Kawasan Bantul Selatan Jadi Fokus Pengembangan Sapi

Suasana peternakan sapi yang dikelola Kelompok Ternak Sidodadi, Krajan, Poncosari, Srandakan, Bantul. - Harian Jogja/Catur Dwi Janati
07 April 2021 19:37 WIB Catur Dwi Janati Bantul Share :

Harianjogja.com, BANTUL - Potensi ternak yang tak kalah tingginya dengan pertanian membuat perencanaan pengembangan ternak bakal terus digarap serius oleh Pemkab Bantul. Meski memiliki kelompok ternak di 17 Kapanewon, kawasan selatan rencananya akan dijadikan pusat atau sentra pengembangan sapi potong.

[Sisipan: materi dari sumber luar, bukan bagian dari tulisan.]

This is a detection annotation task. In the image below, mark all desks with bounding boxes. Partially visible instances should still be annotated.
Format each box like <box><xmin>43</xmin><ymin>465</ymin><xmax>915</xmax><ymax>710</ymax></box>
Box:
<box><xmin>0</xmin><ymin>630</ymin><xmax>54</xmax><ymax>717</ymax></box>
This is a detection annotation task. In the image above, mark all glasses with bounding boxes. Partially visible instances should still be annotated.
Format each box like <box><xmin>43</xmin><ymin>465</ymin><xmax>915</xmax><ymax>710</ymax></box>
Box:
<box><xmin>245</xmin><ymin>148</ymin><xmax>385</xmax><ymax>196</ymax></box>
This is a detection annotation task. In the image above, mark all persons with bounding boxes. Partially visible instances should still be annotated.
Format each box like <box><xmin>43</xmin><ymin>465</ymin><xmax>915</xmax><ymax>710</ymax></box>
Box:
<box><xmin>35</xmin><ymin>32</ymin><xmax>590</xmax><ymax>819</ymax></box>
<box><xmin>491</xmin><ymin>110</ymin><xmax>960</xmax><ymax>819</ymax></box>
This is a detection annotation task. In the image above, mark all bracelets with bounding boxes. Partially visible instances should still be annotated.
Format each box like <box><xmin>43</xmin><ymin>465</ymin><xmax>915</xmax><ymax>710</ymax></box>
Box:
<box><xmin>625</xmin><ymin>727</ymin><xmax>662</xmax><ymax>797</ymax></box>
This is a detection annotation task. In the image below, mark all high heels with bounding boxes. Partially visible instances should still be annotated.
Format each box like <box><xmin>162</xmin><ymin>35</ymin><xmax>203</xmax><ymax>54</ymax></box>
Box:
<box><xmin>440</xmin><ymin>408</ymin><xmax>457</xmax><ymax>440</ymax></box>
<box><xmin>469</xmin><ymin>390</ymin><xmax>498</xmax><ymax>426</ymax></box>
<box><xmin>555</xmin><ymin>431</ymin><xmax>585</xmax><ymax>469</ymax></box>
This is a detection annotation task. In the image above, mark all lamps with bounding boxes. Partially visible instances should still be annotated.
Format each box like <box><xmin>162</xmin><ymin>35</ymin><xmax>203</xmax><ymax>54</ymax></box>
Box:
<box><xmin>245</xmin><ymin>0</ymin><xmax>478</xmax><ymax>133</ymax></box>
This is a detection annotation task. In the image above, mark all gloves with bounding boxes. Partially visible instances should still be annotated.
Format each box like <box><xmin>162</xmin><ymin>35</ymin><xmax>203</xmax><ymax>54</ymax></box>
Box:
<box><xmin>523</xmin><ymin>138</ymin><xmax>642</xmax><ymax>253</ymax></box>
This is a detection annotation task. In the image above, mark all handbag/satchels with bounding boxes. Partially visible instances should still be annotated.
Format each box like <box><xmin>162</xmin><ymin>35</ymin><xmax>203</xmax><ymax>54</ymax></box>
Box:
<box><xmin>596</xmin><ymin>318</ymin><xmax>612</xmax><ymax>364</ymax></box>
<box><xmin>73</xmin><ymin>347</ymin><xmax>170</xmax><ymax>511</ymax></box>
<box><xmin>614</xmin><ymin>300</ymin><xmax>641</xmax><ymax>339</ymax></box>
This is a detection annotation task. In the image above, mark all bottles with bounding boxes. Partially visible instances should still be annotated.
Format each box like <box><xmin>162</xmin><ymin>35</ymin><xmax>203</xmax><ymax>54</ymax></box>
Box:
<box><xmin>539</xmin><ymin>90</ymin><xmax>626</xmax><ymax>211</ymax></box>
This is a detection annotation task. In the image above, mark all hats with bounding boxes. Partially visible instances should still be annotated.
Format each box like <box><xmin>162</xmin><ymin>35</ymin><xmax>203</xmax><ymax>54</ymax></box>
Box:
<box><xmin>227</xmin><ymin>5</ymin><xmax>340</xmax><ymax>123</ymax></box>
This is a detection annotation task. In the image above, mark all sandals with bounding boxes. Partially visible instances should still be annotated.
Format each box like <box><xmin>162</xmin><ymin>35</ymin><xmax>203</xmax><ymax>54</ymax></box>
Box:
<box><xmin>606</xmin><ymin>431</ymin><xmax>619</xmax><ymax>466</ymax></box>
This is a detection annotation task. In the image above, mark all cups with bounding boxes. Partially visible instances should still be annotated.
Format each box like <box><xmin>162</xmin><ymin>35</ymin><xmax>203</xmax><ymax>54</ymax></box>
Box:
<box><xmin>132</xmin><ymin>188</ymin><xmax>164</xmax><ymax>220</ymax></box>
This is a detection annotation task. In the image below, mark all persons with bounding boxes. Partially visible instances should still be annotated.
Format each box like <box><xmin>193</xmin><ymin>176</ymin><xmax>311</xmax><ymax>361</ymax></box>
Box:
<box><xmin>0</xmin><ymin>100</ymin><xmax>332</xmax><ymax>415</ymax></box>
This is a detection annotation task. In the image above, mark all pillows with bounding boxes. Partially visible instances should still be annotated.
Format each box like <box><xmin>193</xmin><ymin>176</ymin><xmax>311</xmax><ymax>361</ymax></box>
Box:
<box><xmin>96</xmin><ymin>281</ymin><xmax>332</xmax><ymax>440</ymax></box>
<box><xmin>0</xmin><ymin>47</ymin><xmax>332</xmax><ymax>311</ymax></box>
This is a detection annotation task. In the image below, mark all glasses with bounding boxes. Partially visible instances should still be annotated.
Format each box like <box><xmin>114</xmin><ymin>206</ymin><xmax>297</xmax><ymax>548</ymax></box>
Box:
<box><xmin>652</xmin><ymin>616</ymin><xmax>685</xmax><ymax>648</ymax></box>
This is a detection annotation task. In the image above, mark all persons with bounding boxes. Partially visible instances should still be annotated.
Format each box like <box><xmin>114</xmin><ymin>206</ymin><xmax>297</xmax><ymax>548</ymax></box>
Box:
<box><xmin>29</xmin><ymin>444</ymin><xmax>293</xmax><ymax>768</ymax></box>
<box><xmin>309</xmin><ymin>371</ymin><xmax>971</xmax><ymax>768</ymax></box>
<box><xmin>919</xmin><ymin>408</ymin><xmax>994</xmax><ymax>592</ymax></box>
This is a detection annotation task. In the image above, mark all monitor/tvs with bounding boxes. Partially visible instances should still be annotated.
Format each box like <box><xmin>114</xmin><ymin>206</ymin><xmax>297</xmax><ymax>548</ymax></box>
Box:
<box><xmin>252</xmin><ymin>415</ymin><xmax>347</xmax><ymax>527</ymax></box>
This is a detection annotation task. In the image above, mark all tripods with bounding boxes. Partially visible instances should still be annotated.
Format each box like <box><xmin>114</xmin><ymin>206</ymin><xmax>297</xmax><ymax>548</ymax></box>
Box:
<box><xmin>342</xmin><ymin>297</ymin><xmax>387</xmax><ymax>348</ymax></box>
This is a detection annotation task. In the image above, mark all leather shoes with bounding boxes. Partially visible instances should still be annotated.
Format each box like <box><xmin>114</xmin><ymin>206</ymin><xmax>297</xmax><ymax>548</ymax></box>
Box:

Kepala Bidang Peternakan dan Kesehatan Hewan, Dinas Pertanian Pangan Kelautan dan Perikanan (DPPKP) Bantul, Joko Waluyo menyatakan ke depannya tiga Kapanewon di kawasan Selatan akan diproyeksikan sebagai sentra sapi potong. Menurutnya pengembangan sapi potong akan selaras dengan penyuburan tanah untuk lahan budidaya holtikultura.

"Harapan kami ke depannya tiga kapanewon akan disentrakan sapi potong. Lahan pasir tanpa pupuk kandang tidak mungkin bisa untuk tanaman holtikultura. Sentra peternakan sapi di kawasan selatan otomatis akan meningkatkan potensi holtikultura dan menambah kawasan hijau di samping JJLS," tuturnya pada Rabu (7/4/2021).

Baca juga: Catat! 27 Mei Seratusan Lukisan Karya Seniman Malam Jumat Kliwon Dipamerkan di YIA

Bupati Bantul, menyebutkan Bantul memiliki 500 kelompok ternak yang tersebar di 17 Kapanewon. "Semua Kapanewon ada kelompok ternak, artinya kita berpotensi untuk meningkatkan produktivitas ternak," ujarnya.

"Tetapi memang yang potensialnya tinggi di Bantul sebelah selatan. Ini dari sisi produksi pakan ternaknya berupa damen dan kolonjono itu tinggi. Sehingga Bantul sebelah selatan inilah yang akan lebih fokus untuk pengembangan ternak. Mulai Srandakan, Pandak, Sanden, Kretek yang termasuk lahan pasir untuk tanaman sayuran dari pupuk kandang," tandasnya.